Osmanlı Devleti'nde devleti yönetime yetkisi, Osmanlı hanedanına
ait olup bu anlayış devletin yıkılışına kadar devam etmiştir. Padişahlık, Osman
Bey'in erkek soyundan gelenlere ait idi. Ancak tahta kimin geçeceği konusundaki
belirsizlik tam olarak ortadan kaldırılmamıştır. Fatih Sultan Mehmet'in
hazırladığı Kanunname-i Ali Osman (Fatih Kanunnamesi) ile tahta geçen padişaha
kardeşlerini öldürme yetkisi verildi.
Bununla, başa geçen padişahın taht kavgalarının uzamasını
önleyebilmesi, ülke topraklarının paylaşılmasının önlenmesi ve merkezi
yönetimin güçlendirilmesi amaçlanmıştır.
1603-1617 yılları arasında tahtta kalan Birinci Ahmet'ten
itibaren ekber ve erşed sistemi uygulanmaya başlandı. Bu sisteme göre Osmanlı
hanedanı içerisinde yaşça en büyük ve olgun olan tahta çıkacaktı.
Bu sistemin en önemli amacı taht kavgalarını önlemektir.
Bu uygulamayla ilk kez veraset bir kurala bağlanarak kimin
tahta geçeceği konusundaki belirsizlikler ortadan kalkmıştır.
XVI. yüzyıldan önce bütün şehzadeler sancağa çıkarak
ülkesini ve halkını daha yakından tanıma olanağı elde ederek yönetimde tecrübe
kazanırlardı. Ancak ekber ve erşed kanununun rahatça uygulanabilmesi için
şehzadelerin sancaklara gönderilme usulü kaldırıldı. Bunun yerine sarayda
kalmaları sağlandı, yani kafes usulü getirildi.
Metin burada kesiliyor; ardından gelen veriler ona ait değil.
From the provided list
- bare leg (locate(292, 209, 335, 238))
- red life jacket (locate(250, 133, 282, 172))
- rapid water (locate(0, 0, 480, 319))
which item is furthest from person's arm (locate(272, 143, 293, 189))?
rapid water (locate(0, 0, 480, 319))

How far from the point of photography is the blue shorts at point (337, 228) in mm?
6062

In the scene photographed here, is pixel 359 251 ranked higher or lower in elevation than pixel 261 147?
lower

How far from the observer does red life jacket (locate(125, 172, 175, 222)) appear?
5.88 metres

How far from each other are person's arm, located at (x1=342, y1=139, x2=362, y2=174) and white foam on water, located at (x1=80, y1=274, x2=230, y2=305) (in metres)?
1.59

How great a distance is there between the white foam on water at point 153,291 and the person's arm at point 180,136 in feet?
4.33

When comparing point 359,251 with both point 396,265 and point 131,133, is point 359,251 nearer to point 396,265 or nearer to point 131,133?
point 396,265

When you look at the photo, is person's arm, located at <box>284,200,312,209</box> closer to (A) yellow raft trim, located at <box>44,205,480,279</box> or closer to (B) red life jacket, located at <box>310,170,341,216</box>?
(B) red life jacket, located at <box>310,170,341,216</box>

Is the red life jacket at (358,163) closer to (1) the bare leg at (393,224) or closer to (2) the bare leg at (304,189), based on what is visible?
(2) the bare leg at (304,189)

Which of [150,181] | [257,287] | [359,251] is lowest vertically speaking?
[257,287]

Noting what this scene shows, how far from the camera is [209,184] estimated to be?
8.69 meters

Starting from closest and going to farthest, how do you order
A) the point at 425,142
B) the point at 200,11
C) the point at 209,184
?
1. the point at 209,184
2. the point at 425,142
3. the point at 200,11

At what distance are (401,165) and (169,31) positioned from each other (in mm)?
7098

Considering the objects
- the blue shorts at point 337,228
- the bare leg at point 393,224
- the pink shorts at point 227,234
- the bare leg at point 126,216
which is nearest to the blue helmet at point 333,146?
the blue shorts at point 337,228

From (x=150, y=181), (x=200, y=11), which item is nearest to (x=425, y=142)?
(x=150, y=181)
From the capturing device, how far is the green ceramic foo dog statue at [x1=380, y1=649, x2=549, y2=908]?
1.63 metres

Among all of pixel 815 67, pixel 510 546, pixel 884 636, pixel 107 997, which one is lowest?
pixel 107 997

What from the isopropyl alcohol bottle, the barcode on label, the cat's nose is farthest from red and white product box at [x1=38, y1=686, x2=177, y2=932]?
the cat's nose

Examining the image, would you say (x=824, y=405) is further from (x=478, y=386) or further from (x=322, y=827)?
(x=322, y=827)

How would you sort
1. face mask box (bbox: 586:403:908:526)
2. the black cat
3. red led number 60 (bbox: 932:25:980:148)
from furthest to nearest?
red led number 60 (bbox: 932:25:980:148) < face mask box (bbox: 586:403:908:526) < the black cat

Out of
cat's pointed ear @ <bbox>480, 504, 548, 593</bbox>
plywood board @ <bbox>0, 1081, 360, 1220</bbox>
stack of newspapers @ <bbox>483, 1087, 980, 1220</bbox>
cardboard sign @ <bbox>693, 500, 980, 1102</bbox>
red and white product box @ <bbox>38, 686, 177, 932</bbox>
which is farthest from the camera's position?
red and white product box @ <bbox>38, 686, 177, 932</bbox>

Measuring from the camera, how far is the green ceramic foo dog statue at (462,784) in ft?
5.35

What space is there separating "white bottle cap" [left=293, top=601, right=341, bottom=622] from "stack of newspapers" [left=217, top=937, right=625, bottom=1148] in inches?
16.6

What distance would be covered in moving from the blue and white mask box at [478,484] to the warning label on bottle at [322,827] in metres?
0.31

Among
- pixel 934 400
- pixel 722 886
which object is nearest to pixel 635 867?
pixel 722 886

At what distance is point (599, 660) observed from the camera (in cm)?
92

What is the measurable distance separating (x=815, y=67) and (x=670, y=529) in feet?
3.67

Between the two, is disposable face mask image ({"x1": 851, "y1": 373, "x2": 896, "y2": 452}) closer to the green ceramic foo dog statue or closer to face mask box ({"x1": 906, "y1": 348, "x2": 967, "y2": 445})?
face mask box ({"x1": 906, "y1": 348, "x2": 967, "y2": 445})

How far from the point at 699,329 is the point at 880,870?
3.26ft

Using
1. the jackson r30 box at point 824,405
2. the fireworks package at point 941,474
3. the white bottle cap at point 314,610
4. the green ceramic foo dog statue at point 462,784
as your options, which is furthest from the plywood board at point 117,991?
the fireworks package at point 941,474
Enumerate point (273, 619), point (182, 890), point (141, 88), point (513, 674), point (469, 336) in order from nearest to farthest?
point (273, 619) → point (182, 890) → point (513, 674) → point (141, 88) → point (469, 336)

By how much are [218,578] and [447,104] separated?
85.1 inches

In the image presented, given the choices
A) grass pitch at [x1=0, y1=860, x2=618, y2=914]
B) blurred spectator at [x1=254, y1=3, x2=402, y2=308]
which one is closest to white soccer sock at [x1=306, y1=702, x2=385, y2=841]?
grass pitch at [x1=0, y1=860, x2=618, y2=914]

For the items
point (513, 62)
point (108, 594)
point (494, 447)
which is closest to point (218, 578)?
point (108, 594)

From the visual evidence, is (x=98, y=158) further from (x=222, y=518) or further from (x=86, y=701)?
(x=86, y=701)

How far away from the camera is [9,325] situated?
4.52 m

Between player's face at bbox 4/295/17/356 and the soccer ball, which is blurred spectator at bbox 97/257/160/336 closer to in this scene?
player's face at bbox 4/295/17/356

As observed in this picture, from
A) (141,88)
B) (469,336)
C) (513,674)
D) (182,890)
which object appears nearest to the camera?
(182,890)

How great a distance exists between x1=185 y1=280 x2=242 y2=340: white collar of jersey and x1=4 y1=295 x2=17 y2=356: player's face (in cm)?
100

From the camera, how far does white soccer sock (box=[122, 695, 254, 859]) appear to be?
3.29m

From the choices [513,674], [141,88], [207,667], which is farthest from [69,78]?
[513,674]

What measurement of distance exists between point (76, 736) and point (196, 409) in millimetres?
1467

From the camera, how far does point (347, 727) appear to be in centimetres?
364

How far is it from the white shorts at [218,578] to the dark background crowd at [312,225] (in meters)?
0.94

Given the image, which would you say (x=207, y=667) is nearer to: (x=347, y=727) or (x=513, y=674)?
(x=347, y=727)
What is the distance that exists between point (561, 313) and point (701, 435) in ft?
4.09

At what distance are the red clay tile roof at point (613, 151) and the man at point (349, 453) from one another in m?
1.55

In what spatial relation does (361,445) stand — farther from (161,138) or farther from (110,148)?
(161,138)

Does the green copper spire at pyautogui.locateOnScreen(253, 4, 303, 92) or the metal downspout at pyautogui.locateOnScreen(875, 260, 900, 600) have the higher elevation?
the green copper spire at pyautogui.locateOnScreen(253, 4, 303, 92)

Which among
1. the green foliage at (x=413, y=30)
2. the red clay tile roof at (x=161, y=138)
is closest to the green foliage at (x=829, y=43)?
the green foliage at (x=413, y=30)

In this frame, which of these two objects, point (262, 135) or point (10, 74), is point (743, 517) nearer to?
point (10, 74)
Bu durum şehzadelerin devlet
yönetiminden uzak kalmalarına ve yeterli bilgi sahibi olmamalarına sebep oldu.
XVII. yüzyılda, şehzadelerin sancağa çıkma usulünün
kaldırılmasıyla şehzadeler askeri, idari ve siyasi alanlarda deneyim kazanma
olanaklarını yitirmiştir.
Sancakta yetişerek tahta çıkan son
Osmanlı padişahı Üçüncü Mehmet’tir.
Padişahların Tahta Çıkması Devlet adamlarının padişaha
bağlılık bildirmesine biat denirdi. Böylece şehzadenin hükümdarlığı onaylanmış
olurdu. Padişahların tahta geçiş törenlerine kılıç alayı denirdi. Padişah olan
şehzade, Eyüp Sultan'da kılıç kuşanırdı. Tahta çıkan padişah Kapıkulu
askerlerine cülus bahşişi (tahta geçme bahşişi) dağıtırdı. Padişah buyruklarına
ferman, hattı-ı hümayun gibi adlar verilirdi.